* [WHAT YOU WILL DO]:
Return all the entries below exactly, except for the images they hold.

* [RECORDS FOR THIS EXERCISE]:
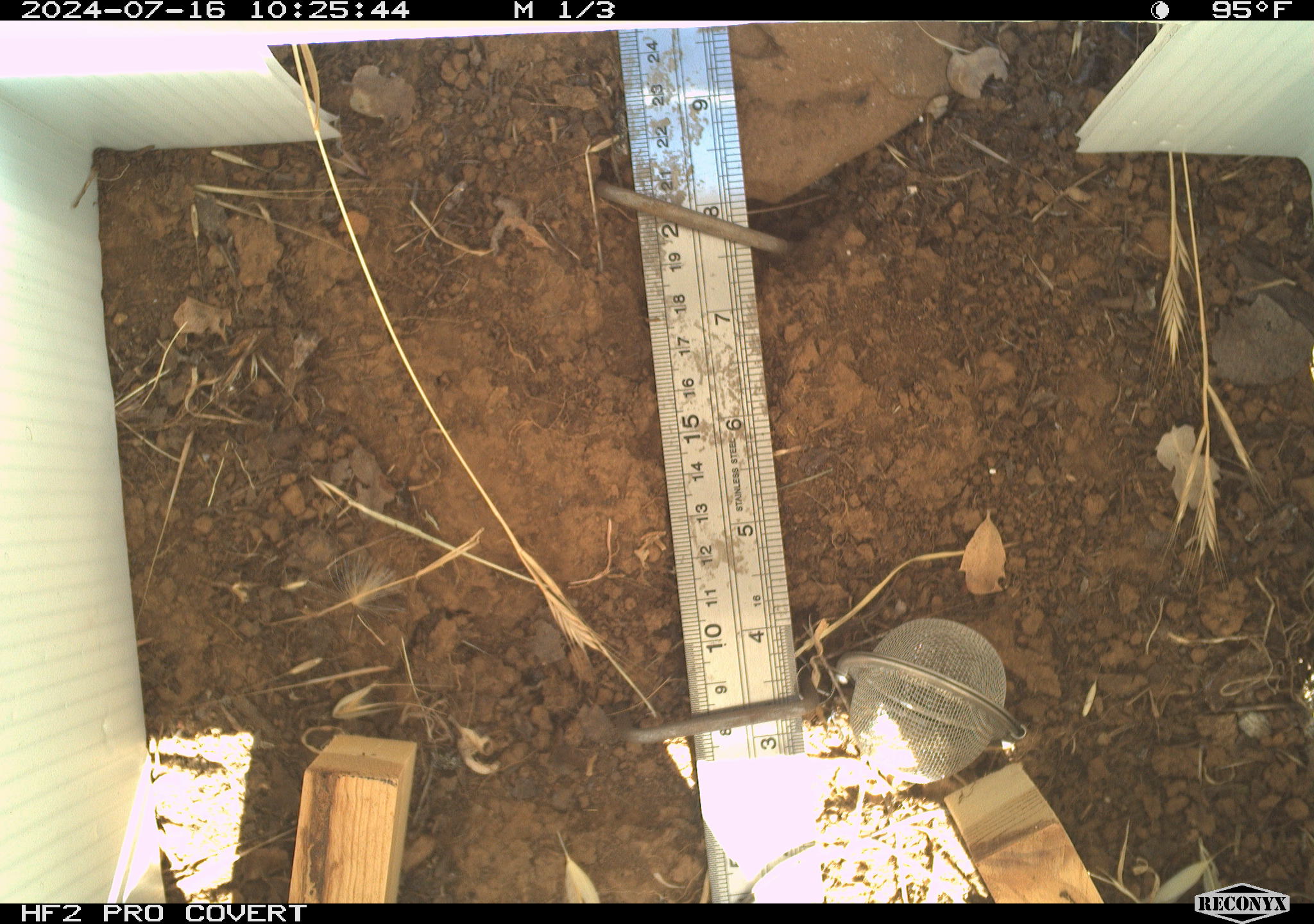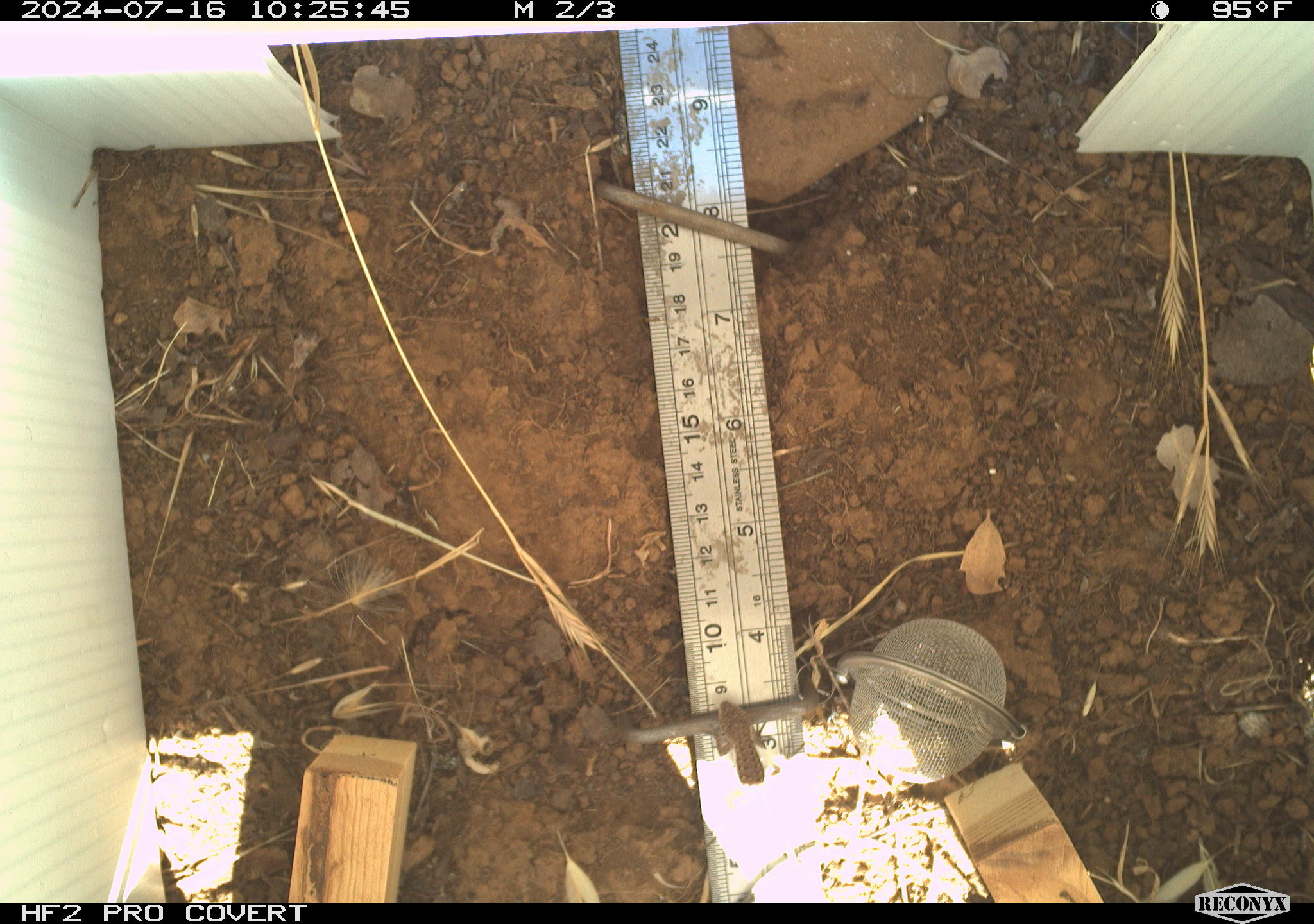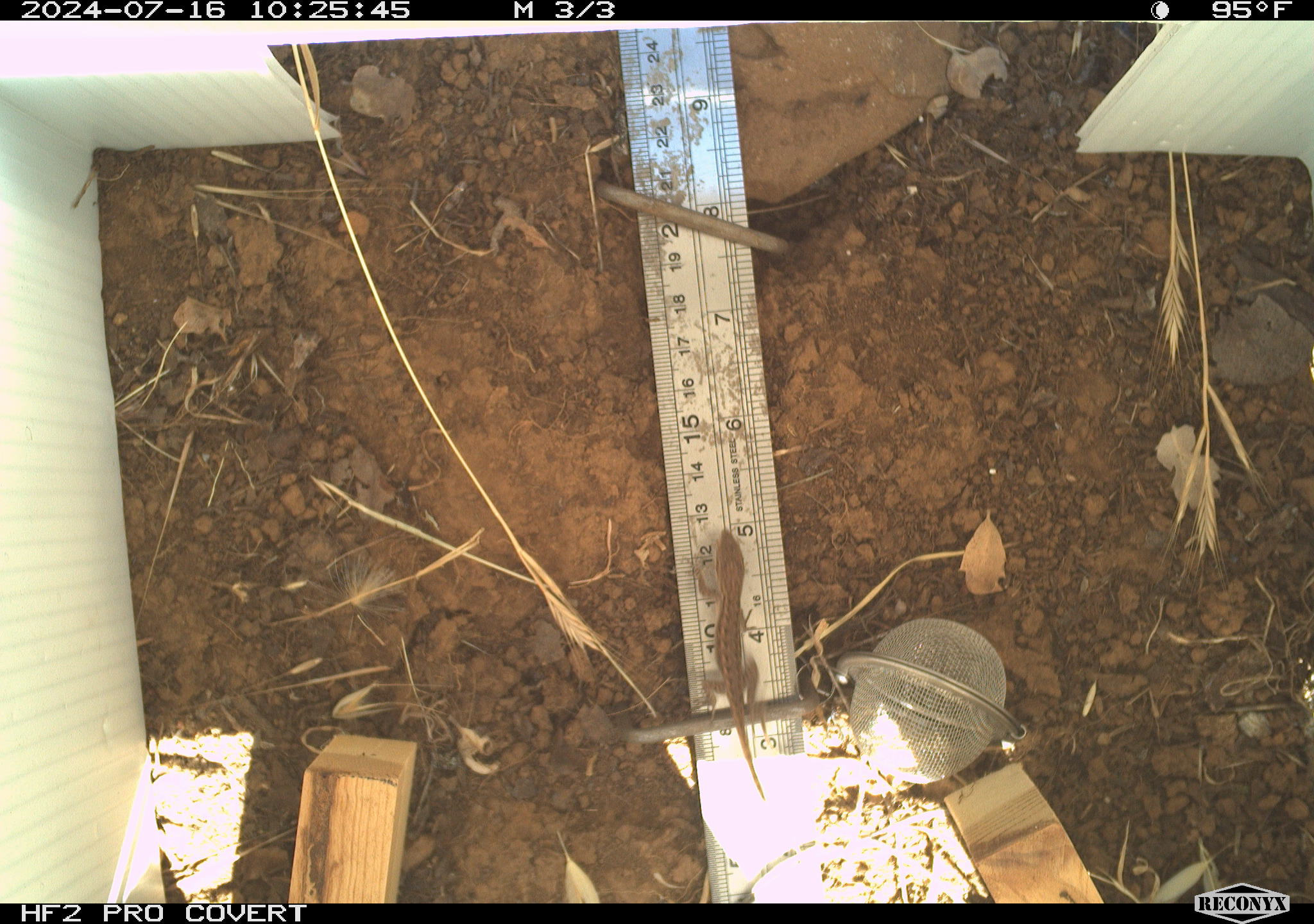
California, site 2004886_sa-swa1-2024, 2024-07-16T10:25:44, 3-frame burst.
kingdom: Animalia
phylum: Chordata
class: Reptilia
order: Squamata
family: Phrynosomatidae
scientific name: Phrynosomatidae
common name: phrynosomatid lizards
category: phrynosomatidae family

* [EXERCISE ANSWER]:
California, site 2004886_sa-swa1-2024, 2024-07-16T10:25:44, 3-frame burst.
kingdom: Animalia
phylum: Chordata
class: Reptilia
order: Squamata
family: Phrynosomatidae
scientific name: Phrynosomatidae
common name: phrynosomatid lizards
category: phrynosomatidae family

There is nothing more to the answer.